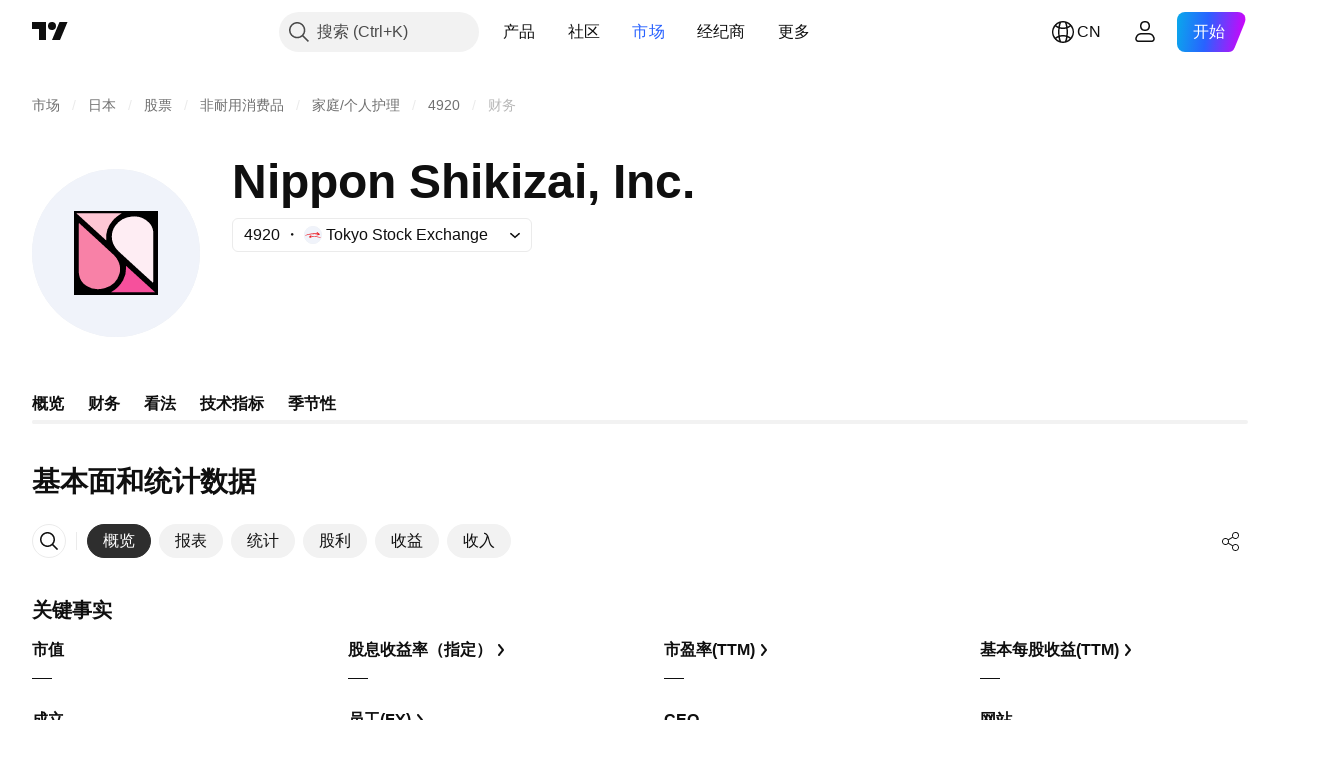

--- FILE ---
content_type: application/javascript; charset=utf-8
request_url: https://static.tradingview.com/static/bundles/zh.47026.11e6acbd45f5502efb8b.js
body_size: 1847
content:
(self.webpackChunktradingview=self.webpackChunktradingview||[]).push([[47026,25467,27741,37117],{238627:e=>{e.exports=["信用评级"]},477734:e=>{e.exports=["价格"]},208627:e=>{e.exports=["价格。"]},568461:e=>{e.exports=["收益率"]},975453:e=>{e.exports={en:["Yield to maturity"]}},348473:e=>{e.exports=["{symbolName}的实时数据"]},684455:e=>{e.exports=["由{exchange}交易所提供。"]},600735:e=>{e.exports=["国家/地区"]},192074:e=>{e.exports=["连续合约"]},840225:e=>{e.exports=["连续期货合约"]},260657:e=>{e.exports=["合约已到期"]},888916:e=>{e.exports=["合约"]},58796:e=>{e.exports=["Cboe BZX"]},639301:e=>{e.exports=["好景不长 — 这份合同到期了！"]},925416:e=>{e.exports=["截至今天{date}"]},800733:e=>{e.exports=["截至{date}"]},285671:e=>{e.exports=["在{date}收盘"]},117311:e=>{e.exports=["空白支票公司"]},830194:e=>{e.exports=["面包屑导航"]},570032:e=>{e.exports=["购买实时数据"]},123110:e=>{e.exports=["数据问题"]},746954:e=>{e.exports=["违约"]},419679:e=>{e.exports=["违约债券"]},331683:e=>{e.exports=["已下架警报"]},50035:e=>{e.exports=["派息数据"]},576362:e=>{e.exports=["精选"]},76732:e=>{e.exports=["精选经纪商提供{shortName}交易对及更多实时交易。"]},675119:e=>{e.exports=["清真标志"]},284937:e=>{e.exports=["未支付债务。发行人的付款已逾期一个月，这是由于息票或本金债务。"]},403213:e=>{e.exports=["最后更新于{date}"]},327741:e=>{e.exports=["了解更多"]},437117:e=>{e.exports=["更多"]},819863:e=>{e.exports=["更多面包屑导航"]},326725:e=>{e.exports=["到期列表"]},534288:e=>{e.exports=["没有交易"]},997751:e=>{e.exports=["来源"]},133059:e=>{e.exports=["Mini期货合约的缩小版本（通常是Mini大小的1/10）"]},722066:e=>{e.exports=["在超级图表上查看"]},595481:e=>{e.exports=["商品代码"]},871847:e=>{e.exports=["结合了单个合约的合成工具。1!合约代表前一个月（最近到期的合约），而2!合约代表第二近到期的合约。"]},944138:e=>{e.exports=["合成商品"]},269716:e=>{e.exports=["美元价格"]},401885:e=>{e.exports=["{currency}价格"]},994972:e=>{e.exports=["主要上市"]},843341:e=>{e.exports=["产品"]},353389:e=>{e.exports=["面向散户投资者的缩减大小衍生品合约（通常为标准大小的1/5）"]},295246:e=>{e.exports=["公司股票上市和交易的主要或第一证券交易所。"]},694995:e=>{e.exports=["币种按大小写排名"]},749125:e=>{e.exports=["该资产即将上市。交易开始后，您将可以查看实时数据。在此之前，您可以先浏览基本面数据。"]},624669:e=>{e.exports=["此数据是实时的，但可能与来自主要交易所的官方数据略有不同。"]},352668:e=>{e.exports=["此数据是实时的，但可能与来自{exchange}的官方数据略有不同。"]},784123:e=>{e.exports=["这是一家处于发展阶段的公司，没有既定的商业计划，通常是为了给未来的合并或收购筹集资金而成立的。"]},484484:e=>{e.exports=["这是一种符合伊斯兰教法的债券，通常被称为“伊斯兰债券”，这意味着它符合禁止利息的伊斯兰法律。与需要支付利息的传统债券不同，伊斯兰债券代表对基础资产或项目的所有权，投资者根据利润分享或租金收入获得回报。"]},667607:e=>{e.exports=["这是符合伊斯兰教法的股票，这意味着它遵循伊斯兰教法。此公司不收取利息，不从事某些行业（赌博、酒精、烟草、猪肉产品）。"]},983556:e=>{e.exports=["这不再公开交易，因此不会添加新数据。但你可以在这里探索历史。"]},619481:e=>{e.exports=["这指的是通过组合和/或处理各种来源的原始数据而创建的财务指标。"]},90589:e=>{e.exports=["该商品由TradingView使用其它交易所的汇率计算得出。"]},792101:e=>{e.exports=["使用{brokerName}交易"]},266712:e=>{e.exports=["即将进行的IPO"]},258525:e=>{e.exports=["截至{date}"]},173955:e=>{e.exports=["{date}合约"]},655154:e=>{e.exports=["来自{originalExchange}的{exchange}"]}}]);

--- FILE ---
content_type: image/svg+xml
request_url: https://s3-symbol-logo.tradingview.com/nippon-shikizai--big.svg
body_size: 378
content:
<!-- by TradingView --><svg width="56" height="56" viewBox="0 0 56 56" xmlns="http://www.w3.org/2000/svg"><path fill="#F0F3FA" d="M0 0h56v56H0z"/><path d="M42 14v28H14.04l-.03-.01v-.03L14 14h28Z"/><path d="M29.88 14.79c-1.12.65-2.1 1.44-2.95 2.37a8.62 8.62 0 0 0-2.17 6.64c0 .02 0 .03-.02.01a30146.17 30146.17 0 0 0-9.92-9.03c-.04-.02-.03-.04 0-.04H29.9v.04Z" fill="#FEC6D4"/><path d="M40.33 37.94c-3.65-3.32-7.48-6.82-11.48-10.5a7.52 7.52 0 0 1-1.1-1.31 6.22 6.22 0 0 1-.02-7.17 7.67 7.67 0 0 1 5.57-3.12c2.23-.26 4.23.5 5.76 2.1.7.73 1.14 1.6 1.3 2.61.05.28.08.79.08 1.53 0 5.65-.01 10.74-.04 15.27a4.96 4.96 0 0 1-.06.6h-.01Z" fill="#FEEDF3"/><path d="M15.67 18.01c3.8 3.45 7.68 7 11.61 10.66a6.7 6.7 0 0 1 1.52 2.14c.61 1.34.73 2.72.35 4.14a6.96 6.96 0 0 1-4.76 4.72c-.77.24-1.54.37-2.3.39a6.69 6.69 0 0 1-3.83-1.04 5.38 5.38 0 0 1-2.6-3.97c-.05-.31-.07-.82-.07-1.53v-8.2c.02-2.92.02-5.18.01-6.79 0-.16.03-.34.04-.5V18a.02.02 0 0 1 .02 0h.01Z" fill="#F881A7"/><path d="M40.94 41.07H26.5c-.1 0-.12-.03-.02-.09a10.13 10.13 0 0 0 3.9-3.94 7.9 7.9 0 0 0 .97-4.05 211.98 211.98 0 0 1 0-.7h.01l9.6 8.74v.03h-.02Z" fill="#F6509C"/></svg>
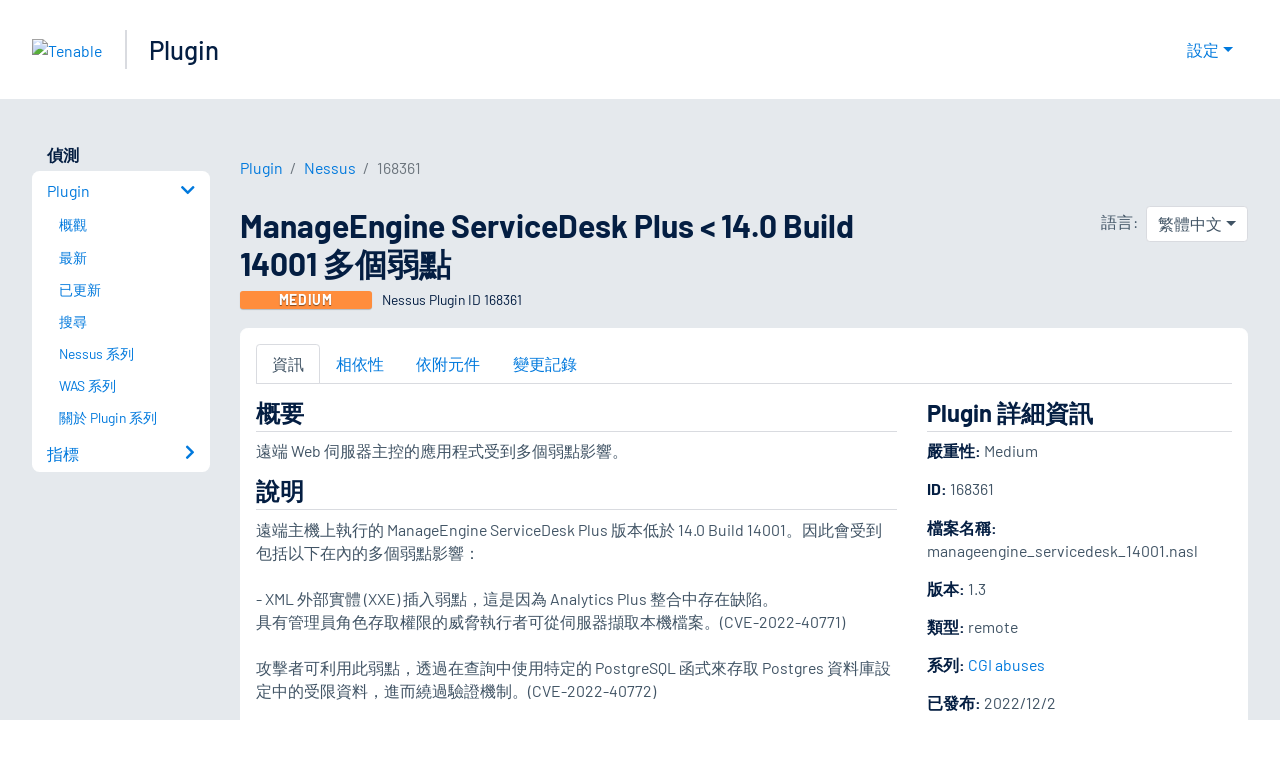

--- FILE ---
content_type: application/x-javascript; charset=UTF-8
request_url: https://trackingapi.trendemon.com/api/experience/personal-stream?AccountId=2110&ClientUrl=https%3A%2F%2Fzh-tw.tenable.com%2Fplugins%2Fnessus%2F168361&MarketingAutomationCookie=&ExcludedStreamsJson=%5B%5D&callback=jsonp132687&vid=2110:17692139741110333
body_size: -64
content:
jsonp132687(null)

--- FILE ---
content_type: application/x-javascript; charset=UTF-8
request_url: https://trackingapi.trendemon.com/api/Identity/me?accountId=2110&DomainCookie=17692139741110333&fingerPrint=cd6156e959afb7f71e12407d11bda856&callback=jsonp818772&vid=
body_size: 274
content:
jsonp818772({"VisitorUid":"8114975872364892421","VisitorInternalId":"2110:17692139741110333"})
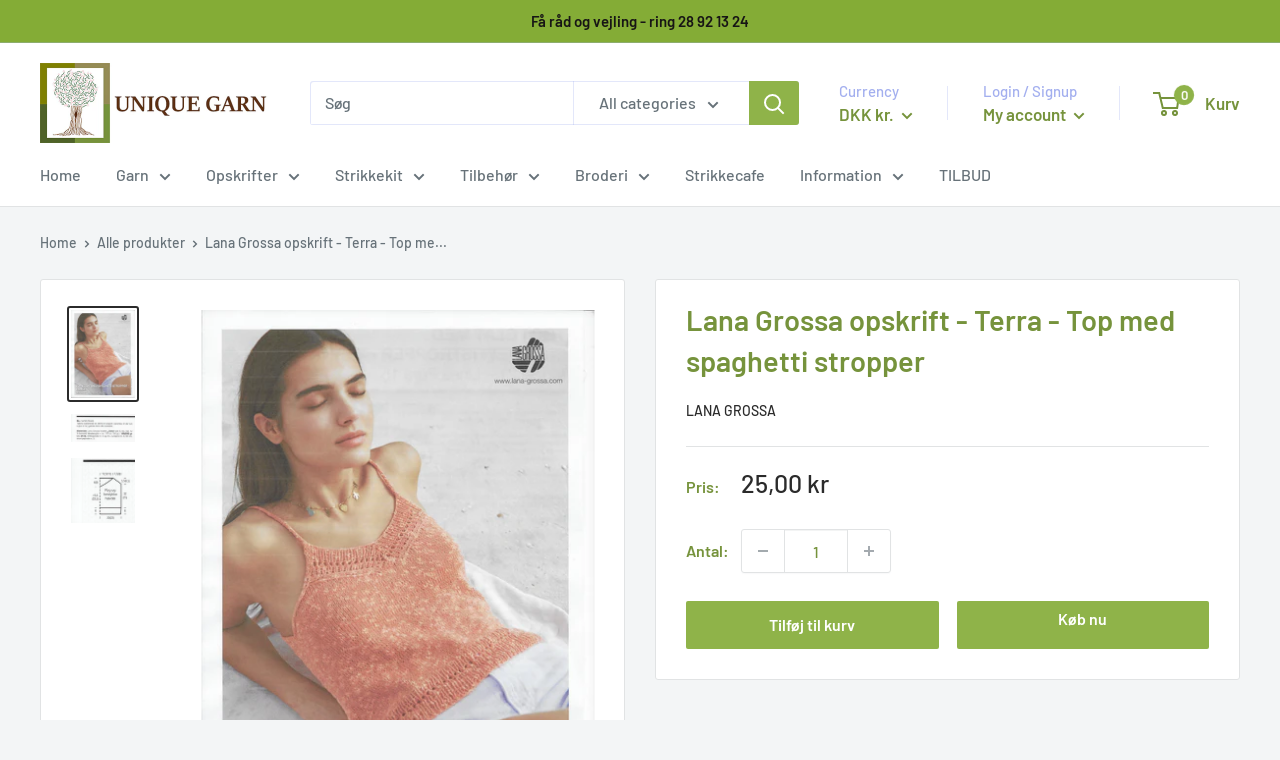

--- FILE ---
content_type: text/css
request_url: https://uniquegarn.dk/cdn/shop/t/2/assets/custom.css?v=32790307092663573381638348018
body_size: -471
content:
.slideshow__content-wrapper{width:38%;padding:10px;background-color:#00000080}.estimate-shipping{display:none}.shopify-payment-button__button{font-size:0px!important}.shopify-payment-button__button:before{content:"K\f8 b nu";text-decoration:none;text-align:center;white-space:normal;font-size:16px;max-height:18px!important;line-height:18px!important}.footer__localization-form{display:none}
/*# sourceMappingURL=/cdn/shop/t/2/assets/custom.css.map?v=32790307092663573381638348018 */


--- FILE ---
content_type: text/javascript
request_url: https://uniquegarn.dk/cdn/shop/t/2/assets/custom.js?v=102476495355921946141631518062
body_size: -634
content:
//# sourceMappingURL=/cdn/shop/t/2/assets/custom.js.map?v=102476495355921946141631518062
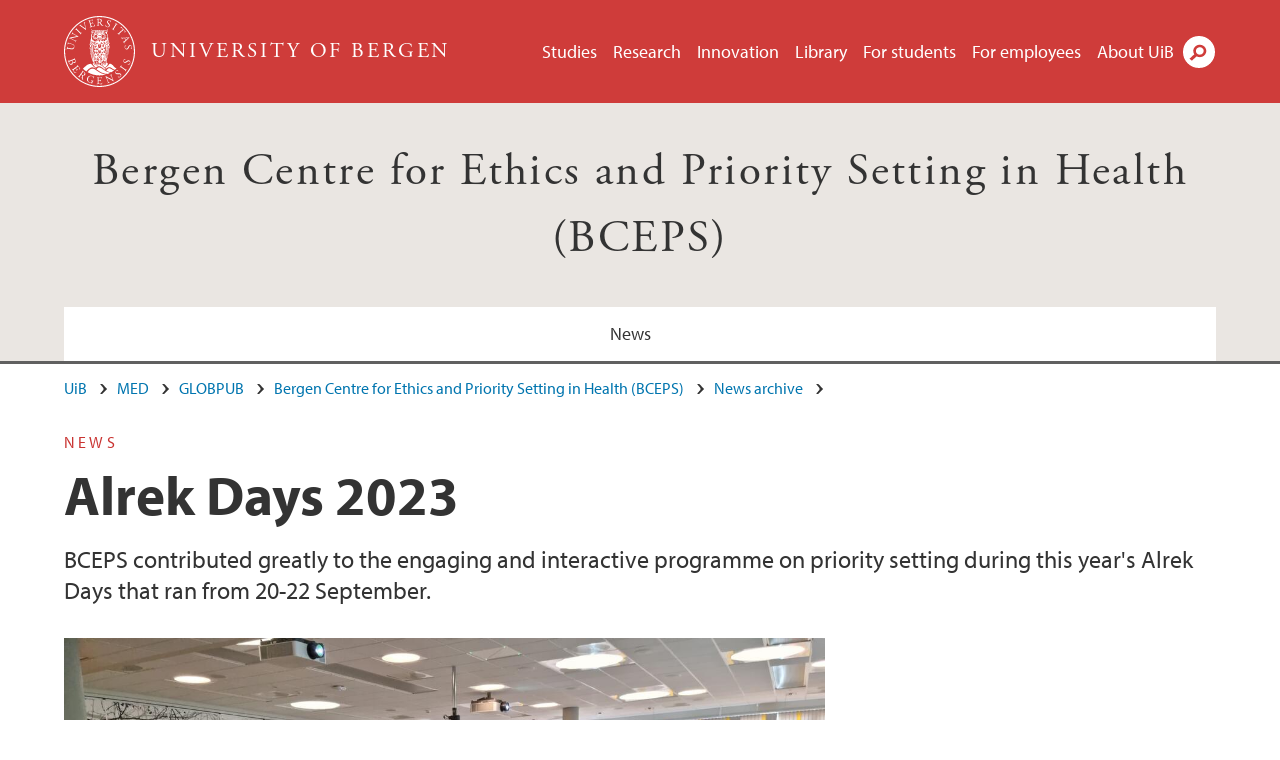

--- FILE ---
content_type: application/javascript
request_url: https://www.uib.no/sites/w3.uib.no/files/js/js_pDNe1H0l1ba6GHhLof1FhvnDulgP9uAn2UgcA6X9QH8.js
body_size: 516
content:
(function ($) {
  Drupal.behaviors.uib_tabs = {
    attach: function (context, settings) {
      $('.uib-tabs-nav-mobile').change(function() {
        var activeTab = $(this).find("option:selected").val();
        if (activeTab === "uib-tab--6") {
          location.assign("http://www.khib.no/norsk/om-khib/biblioteket/");
        }
        $('.offices.uib-tabs-container .ui-tabs-panel').addClass('ui-tabs-hide').hide();
        $('#' + activeTab).removeClass('ui-tabs-hide').show();
        var initialScroll = $(window).scrollTop();
        window.location.hash = activeTab;
        $(window).scrollTop(initialScroll);
        $('#page').scrollTop(0);
      });
    }
  }
})(jQuery);
;
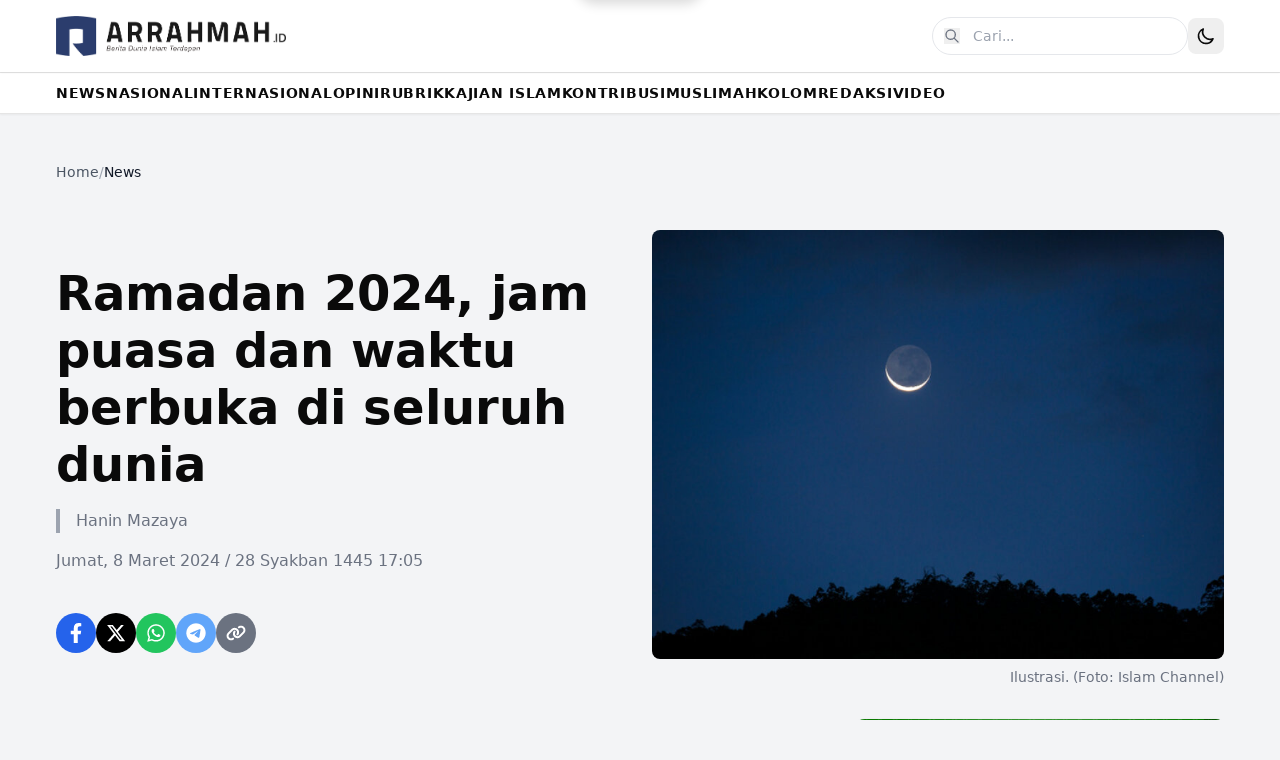

--- FILE ---
content_type: text/javascript
request_url: https://www.arrahmah.id/_astro/page.BrtTna5W.js
body_size: -250
content:
import{i}from"./index.D5YbVHrq.js";import"./client.B9YBqyHK.js";i();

Problem to work on: Only lines holding the word "hide" are wanted; list them all from the material.

Response below:
        $('.offices.uib-tabs-container .ui-tabs-panel').addClass('ui-tabs-hide').hide();
        $('#' + activeTab).removeClass('ui-tabs-hide').show();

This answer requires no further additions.